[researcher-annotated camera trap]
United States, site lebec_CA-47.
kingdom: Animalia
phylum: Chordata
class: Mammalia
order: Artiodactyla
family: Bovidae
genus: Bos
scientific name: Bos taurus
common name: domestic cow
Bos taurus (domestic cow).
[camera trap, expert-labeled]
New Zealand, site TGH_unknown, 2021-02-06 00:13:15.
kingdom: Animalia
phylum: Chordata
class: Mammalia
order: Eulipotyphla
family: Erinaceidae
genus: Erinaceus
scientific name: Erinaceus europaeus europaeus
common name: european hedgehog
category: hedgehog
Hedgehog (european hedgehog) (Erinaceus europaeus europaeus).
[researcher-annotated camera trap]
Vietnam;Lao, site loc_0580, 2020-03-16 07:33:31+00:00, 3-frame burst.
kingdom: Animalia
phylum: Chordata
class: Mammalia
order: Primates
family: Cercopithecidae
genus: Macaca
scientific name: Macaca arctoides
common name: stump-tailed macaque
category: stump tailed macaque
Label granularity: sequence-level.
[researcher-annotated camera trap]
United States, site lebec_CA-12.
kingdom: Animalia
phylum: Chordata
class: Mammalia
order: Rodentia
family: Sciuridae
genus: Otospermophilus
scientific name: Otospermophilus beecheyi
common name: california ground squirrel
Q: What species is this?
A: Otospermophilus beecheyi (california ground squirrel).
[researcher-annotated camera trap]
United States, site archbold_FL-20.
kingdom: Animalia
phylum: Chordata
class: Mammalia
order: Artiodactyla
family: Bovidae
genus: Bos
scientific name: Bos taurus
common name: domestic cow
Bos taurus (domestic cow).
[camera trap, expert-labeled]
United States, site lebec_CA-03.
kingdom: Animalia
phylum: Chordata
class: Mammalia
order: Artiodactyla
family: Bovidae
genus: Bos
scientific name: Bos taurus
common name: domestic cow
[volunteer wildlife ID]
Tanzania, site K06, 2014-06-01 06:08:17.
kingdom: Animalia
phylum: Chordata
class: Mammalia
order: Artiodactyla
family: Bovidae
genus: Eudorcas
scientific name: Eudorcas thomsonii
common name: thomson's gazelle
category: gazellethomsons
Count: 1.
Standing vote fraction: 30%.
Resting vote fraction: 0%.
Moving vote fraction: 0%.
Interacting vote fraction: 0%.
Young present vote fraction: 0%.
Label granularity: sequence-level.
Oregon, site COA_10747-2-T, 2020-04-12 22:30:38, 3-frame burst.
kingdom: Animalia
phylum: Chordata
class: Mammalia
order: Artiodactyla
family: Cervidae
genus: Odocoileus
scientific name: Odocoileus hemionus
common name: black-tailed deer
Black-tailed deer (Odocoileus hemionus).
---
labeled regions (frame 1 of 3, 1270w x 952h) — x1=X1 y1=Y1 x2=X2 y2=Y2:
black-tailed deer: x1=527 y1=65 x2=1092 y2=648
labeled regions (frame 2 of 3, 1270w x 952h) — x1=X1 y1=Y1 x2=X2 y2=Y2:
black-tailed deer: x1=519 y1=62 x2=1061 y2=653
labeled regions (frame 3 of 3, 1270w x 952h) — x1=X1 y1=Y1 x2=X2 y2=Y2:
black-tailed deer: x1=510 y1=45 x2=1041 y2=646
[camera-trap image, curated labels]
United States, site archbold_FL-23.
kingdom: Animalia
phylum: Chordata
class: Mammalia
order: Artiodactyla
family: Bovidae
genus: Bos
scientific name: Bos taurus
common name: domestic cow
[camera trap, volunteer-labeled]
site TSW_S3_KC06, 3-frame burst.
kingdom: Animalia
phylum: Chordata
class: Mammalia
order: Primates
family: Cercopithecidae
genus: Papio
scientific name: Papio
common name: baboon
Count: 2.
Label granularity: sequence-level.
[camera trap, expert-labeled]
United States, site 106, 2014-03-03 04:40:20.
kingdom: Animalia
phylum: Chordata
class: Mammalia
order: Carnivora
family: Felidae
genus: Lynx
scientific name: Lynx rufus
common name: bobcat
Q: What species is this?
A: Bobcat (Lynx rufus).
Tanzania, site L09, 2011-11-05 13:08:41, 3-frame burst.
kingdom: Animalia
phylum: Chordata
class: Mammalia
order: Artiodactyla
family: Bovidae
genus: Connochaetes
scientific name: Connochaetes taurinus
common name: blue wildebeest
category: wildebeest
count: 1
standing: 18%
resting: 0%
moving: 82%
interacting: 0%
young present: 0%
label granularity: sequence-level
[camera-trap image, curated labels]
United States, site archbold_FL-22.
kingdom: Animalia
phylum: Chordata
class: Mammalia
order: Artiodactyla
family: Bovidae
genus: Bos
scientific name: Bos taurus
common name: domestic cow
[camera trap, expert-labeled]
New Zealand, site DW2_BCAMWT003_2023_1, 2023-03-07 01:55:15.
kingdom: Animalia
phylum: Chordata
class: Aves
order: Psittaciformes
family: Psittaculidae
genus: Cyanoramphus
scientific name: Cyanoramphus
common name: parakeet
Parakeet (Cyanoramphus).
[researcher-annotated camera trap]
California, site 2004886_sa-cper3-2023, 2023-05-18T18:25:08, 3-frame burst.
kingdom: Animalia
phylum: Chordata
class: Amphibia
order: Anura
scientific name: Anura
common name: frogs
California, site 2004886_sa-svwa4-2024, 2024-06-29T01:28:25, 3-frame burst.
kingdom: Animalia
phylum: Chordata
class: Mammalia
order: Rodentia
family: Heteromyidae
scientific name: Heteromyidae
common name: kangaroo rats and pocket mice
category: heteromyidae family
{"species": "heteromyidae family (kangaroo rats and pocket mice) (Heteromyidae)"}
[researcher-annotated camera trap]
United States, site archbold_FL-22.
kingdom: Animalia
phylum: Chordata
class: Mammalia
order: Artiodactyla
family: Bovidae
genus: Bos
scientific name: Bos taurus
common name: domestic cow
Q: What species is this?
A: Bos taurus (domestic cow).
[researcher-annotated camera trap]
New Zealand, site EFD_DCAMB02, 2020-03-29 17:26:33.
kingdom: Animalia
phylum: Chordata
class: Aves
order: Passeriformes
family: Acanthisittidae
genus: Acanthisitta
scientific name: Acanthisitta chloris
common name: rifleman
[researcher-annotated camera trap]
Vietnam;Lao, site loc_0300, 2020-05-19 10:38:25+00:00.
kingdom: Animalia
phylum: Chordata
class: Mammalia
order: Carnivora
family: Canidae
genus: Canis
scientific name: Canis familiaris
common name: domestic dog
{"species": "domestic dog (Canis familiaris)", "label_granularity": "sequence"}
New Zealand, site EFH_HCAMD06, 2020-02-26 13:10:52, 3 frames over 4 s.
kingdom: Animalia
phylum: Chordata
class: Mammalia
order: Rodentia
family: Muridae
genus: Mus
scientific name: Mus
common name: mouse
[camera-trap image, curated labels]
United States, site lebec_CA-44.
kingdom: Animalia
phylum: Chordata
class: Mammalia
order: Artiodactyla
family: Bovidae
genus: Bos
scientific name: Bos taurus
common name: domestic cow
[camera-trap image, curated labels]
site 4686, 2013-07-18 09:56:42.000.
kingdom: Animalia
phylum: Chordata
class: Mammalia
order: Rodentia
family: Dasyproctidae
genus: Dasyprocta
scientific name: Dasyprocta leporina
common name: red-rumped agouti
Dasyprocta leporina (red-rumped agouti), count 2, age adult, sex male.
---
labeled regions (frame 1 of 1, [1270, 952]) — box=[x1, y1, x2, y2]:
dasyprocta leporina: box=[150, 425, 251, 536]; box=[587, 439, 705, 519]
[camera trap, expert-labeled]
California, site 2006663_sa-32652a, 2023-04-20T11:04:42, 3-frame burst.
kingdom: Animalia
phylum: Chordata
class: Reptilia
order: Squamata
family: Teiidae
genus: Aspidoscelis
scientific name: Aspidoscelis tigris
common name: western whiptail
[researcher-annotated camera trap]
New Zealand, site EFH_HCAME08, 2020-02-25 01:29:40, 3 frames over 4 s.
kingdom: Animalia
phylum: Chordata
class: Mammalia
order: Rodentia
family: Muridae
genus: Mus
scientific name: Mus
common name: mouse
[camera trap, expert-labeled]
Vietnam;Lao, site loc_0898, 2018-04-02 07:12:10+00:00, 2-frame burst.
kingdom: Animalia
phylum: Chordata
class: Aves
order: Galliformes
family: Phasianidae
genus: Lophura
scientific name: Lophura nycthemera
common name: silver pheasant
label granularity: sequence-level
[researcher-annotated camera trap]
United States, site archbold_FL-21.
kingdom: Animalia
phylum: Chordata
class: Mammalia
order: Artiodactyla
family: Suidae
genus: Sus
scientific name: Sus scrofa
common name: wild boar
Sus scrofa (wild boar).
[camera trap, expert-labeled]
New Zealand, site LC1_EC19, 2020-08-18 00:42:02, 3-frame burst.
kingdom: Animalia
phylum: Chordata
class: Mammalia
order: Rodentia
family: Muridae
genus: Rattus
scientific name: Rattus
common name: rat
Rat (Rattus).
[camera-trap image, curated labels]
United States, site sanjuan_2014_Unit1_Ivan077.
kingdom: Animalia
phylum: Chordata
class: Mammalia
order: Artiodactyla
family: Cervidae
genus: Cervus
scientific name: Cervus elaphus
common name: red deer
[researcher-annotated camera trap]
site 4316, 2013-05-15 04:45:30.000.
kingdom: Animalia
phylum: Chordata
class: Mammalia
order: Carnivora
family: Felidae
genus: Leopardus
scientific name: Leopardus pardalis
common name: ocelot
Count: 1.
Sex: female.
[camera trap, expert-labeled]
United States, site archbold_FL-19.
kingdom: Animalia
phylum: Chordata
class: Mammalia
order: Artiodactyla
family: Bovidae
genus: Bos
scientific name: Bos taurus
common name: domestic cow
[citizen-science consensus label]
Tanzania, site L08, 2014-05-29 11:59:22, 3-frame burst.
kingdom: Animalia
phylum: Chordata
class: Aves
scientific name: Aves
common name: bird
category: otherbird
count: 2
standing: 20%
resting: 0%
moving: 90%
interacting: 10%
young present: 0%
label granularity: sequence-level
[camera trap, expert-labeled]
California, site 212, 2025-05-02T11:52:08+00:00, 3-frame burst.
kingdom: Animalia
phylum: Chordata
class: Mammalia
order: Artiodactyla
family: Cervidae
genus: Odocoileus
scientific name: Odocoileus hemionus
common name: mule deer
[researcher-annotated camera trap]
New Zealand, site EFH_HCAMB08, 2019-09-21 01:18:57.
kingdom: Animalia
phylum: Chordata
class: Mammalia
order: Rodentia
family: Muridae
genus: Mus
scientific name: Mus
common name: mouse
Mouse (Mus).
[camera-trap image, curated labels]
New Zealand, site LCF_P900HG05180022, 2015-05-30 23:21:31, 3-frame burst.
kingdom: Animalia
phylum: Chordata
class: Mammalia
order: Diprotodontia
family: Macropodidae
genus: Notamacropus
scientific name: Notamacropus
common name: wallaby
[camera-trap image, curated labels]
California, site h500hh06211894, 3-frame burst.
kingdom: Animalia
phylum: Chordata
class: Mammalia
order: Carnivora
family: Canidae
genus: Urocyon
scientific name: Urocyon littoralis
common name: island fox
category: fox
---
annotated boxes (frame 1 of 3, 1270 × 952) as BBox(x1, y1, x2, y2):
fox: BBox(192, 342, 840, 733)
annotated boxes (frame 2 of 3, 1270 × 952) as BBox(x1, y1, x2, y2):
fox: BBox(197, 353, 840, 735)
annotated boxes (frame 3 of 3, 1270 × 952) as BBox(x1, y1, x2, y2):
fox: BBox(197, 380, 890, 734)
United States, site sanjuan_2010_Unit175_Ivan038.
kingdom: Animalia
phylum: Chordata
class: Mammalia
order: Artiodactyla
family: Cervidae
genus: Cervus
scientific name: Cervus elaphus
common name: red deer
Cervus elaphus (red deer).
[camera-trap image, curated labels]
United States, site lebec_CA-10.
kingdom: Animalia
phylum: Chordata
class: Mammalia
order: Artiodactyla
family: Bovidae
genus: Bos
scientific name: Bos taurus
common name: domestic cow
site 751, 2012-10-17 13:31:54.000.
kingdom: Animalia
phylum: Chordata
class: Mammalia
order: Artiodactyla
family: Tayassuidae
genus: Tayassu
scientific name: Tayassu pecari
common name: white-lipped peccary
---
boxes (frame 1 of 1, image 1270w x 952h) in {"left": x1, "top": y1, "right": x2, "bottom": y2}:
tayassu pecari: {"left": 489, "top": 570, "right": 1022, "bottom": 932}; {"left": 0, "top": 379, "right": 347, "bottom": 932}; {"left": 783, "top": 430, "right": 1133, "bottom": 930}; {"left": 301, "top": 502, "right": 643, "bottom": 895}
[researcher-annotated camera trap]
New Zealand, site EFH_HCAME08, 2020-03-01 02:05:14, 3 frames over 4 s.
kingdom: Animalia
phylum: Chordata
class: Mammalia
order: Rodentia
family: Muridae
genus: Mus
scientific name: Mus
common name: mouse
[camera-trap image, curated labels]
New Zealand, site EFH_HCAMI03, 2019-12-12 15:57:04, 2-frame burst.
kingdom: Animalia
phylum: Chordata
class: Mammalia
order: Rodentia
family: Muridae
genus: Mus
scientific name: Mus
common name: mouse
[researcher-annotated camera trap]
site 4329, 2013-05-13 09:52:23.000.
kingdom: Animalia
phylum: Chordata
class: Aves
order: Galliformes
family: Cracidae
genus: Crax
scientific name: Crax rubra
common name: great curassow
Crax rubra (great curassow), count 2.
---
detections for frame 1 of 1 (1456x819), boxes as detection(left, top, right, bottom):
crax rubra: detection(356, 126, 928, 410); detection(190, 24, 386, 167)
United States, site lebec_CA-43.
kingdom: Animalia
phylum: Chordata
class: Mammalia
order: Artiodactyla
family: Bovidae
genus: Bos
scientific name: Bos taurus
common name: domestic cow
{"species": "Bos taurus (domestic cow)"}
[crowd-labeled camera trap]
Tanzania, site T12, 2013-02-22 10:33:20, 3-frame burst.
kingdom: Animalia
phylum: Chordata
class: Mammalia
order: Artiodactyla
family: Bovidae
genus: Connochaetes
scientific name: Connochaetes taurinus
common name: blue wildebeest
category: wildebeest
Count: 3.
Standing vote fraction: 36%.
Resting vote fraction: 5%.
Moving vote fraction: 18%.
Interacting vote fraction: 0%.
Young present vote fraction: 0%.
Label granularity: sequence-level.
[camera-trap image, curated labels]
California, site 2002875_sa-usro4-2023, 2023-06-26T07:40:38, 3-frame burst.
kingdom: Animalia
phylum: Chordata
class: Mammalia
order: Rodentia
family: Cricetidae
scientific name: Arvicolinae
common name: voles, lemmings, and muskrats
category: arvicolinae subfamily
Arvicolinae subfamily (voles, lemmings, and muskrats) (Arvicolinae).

################

▶ EXERCISE BRIEF
Sift the material for lines with the string "frames". Copy each one found.

▶ RESULT BELOW
New Zealand, site EFH_HCAMD06, 2020-02-26 13:10:52, 3 frames over 4 s.
New Zealand, site EFH_HCAME08, 2020-02-25 01:29:40, 3 frames over 4 s.
New Zealand, site EFH_HCAME08, 2020-03-01 02:05:14, 3 frames over 4 s.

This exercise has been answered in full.